Yes linking by unique ID is enough and we dont need everything stored in one huge table. We just need to join the information those multiple tables have in common.
small consideration on my side: sentiment analysis might not be the easiest way to start with this. Look at those false positives that sentiment analysis software picks up. I would also imagine this is the place where most people have a very strong opinion, like on all social channels. Perhaps the first victories should be won through numbers alone.
As for the features to use, well there could be some obvious ones for us humans, which we then need to translate into a formula, so that a simple script can pick it up.
Let us talk about how we could approach this (and please post your thoughts below):
I think one of the easiest one could be pump and dump schemes. Why do I think so? Is this not defined as a sharp drop after a time of growth?
So, lets say we have open close prices, we calculate the percentage of increase. OK and now we generate our pump and dump feature: if the coin lost lets say 80% of its value over the time span of one day, I consider that an orchestrated dump. I would create a new variable, that records such an event with a simple 1. Then, I would count the number of times this has happened over the whole lifetime of this coin. And because I dont know whether this is normal or not, I would then compare this result with the other coins I have in my database. Finally, I would make a barchart and sort them by number of occurences to find out which coins suffered from being dumped and whether there are serial pump and dump schemes on particular coins. Perhaps you will think 80% is a bit too much, and you are right. Another variable could be dump 70%, 60%, 50%... and voila you have a lot of new features.

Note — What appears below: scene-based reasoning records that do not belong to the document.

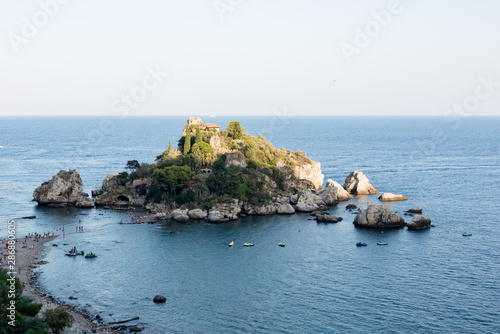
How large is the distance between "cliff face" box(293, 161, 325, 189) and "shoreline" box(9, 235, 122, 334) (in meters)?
65.5

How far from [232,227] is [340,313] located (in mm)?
42218

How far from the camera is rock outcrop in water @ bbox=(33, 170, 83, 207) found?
4451 inches

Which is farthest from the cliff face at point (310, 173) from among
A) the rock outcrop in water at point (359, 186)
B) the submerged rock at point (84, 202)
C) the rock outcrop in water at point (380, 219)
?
the submerged rock at point (84, 202)

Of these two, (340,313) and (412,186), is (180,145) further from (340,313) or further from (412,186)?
(340,313)

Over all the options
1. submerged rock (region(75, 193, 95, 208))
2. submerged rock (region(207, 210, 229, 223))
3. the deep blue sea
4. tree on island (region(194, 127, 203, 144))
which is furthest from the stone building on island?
submerged rock (region(207, 210, 229, 223))

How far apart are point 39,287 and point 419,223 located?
6787 centimetres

Please keep this discussion as interactive as possible and I will try to execute your ideas.
1. How do you distinguish pumps/dumps with actual surges and delines due to interest? The hand coded rules you suggest are a little arbitrarily chosen.
There are places where both supervised and unsupervised learning could help. Too bad we don't have labeled data for training. Clustering might be fun.
When we did GPS stream analysis for seismic event detection the movement time series were clustered into groups which defined based patterns of movement, that was a fun one.
Many methods for working with and comparing time series, know any good distance measures? Time warping helps but might not be best because we don't want to match a slow growth/decline pattern with a pump/dump pattern.
2. Identifying 'pump coins' using these features and additional machine learning would be awesome. If you have hand coded rules or a machine learning generated model for pump/dump detection then we can use the resulting time series of 'pump/dump', 'natural growth', etc as features. Again having coins labeled as 'pump' coins would be very very useful. Supervised and unsupervised approaches could be fruitful.
3. We have another strategy for identifying shill/scam/pumpdump coins! I will email you about this as we are still working it out. It might be useful for identifying shill coins as well as shillers.
4. I have experience doing sentiment analysis. We built our own system for detecting the emotional polarity of texts which could be useful. It is not planned for iteration 1 though so don't expect it.
5. One problem with sentiment analysis is detecting a time window where there are both positive and negative sentiment expresisons. Don't just want to say that section is neutral, as it happens all the time when shilling occurs as well as naturally.
6. Some legit coins are pumped and dumped. Doesn't make them a scam and some eventually do well if you are along term investor.
7. Volume along with price is important. One thing that happens pre-pump is an number of small purchases by the pumpers which may or may not become a useful features.
8. A hype score would be a useful feature. Most pumpers shill along with the pump. This is my specialty right now, shilling detection.
9. I am far far far from an expert. I got a graduate degree but have many gaps. I welcome any knowledge and advice.
10. we will work on different approaches. We will set you up to do with the data as you please.